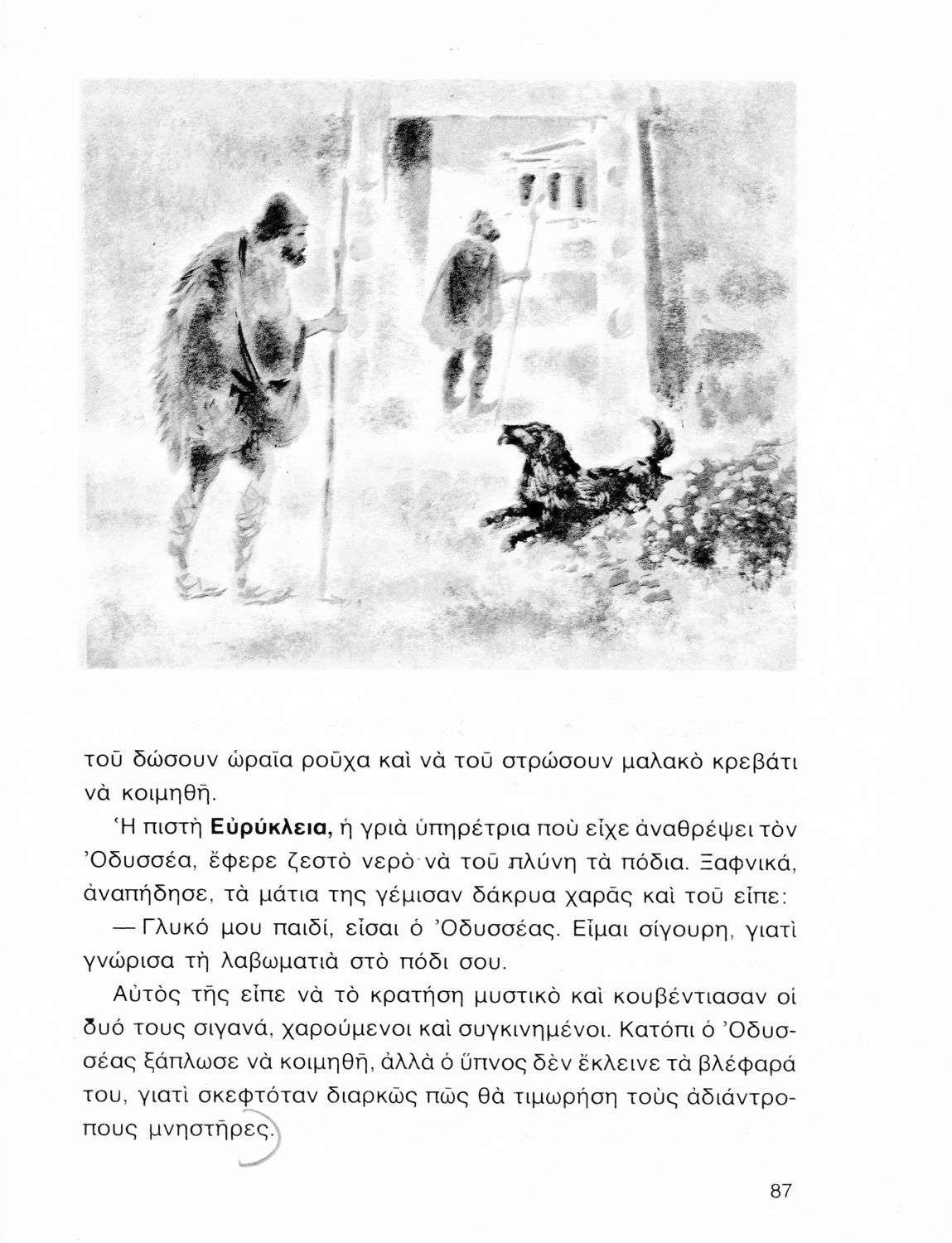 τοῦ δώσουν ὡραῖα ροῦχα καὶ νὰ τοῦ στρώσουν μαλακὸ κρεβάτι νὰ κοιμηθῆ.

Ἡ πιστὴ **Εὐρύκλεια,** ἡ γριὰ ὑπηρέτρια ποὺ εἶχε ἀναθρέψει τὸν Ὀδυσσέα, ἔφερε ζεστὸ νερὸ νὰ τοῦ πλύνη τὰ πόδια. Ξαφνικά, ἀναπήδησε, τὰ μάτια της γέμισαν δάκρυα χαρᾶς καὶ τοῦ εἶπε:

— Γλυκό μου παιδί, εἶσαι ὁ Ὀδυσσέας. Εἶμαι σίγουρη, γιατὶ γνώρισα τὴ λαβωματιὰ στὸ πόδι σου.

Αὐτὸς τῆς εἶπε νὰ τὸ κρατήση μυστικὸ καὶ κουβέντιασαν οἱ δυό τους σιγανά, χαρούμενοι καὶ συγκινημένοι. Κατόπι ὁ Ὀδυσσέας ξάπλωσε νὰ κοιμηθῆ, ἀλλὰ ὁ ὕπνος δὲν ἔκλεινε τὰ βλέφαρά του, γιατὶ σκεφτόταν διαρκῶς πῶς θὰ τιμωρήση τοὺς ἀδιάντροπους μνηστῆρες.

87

## [Work instructions]
Please write out the lines that run from the one with "Αὐτὸς τῆς εἶπε" to the end of the records, both included, exactly as they appear.

## [Output of the task]
Αὐτὸς τῆς εἶπε νὰ τὸ κρατήση μυστικὸ καὶ κουβέντιασαν οἱ δυό τους σιγανά, χαρούμενοι καὶ συγκινημένοι. Κατόπι ὁ Ὀδυσσέας ξάπλωσε νὰ κοιμηθῆ, ἀλλὰ ὁ ὕπνος δὲν ἔκλεινε τὰ βλέφαρά του, γιατὶ σκεφτόταν διαρκῶς πῶς θὰ τιμωρήση τοὺς ἀδιάντροπους μνηστῆρες.

87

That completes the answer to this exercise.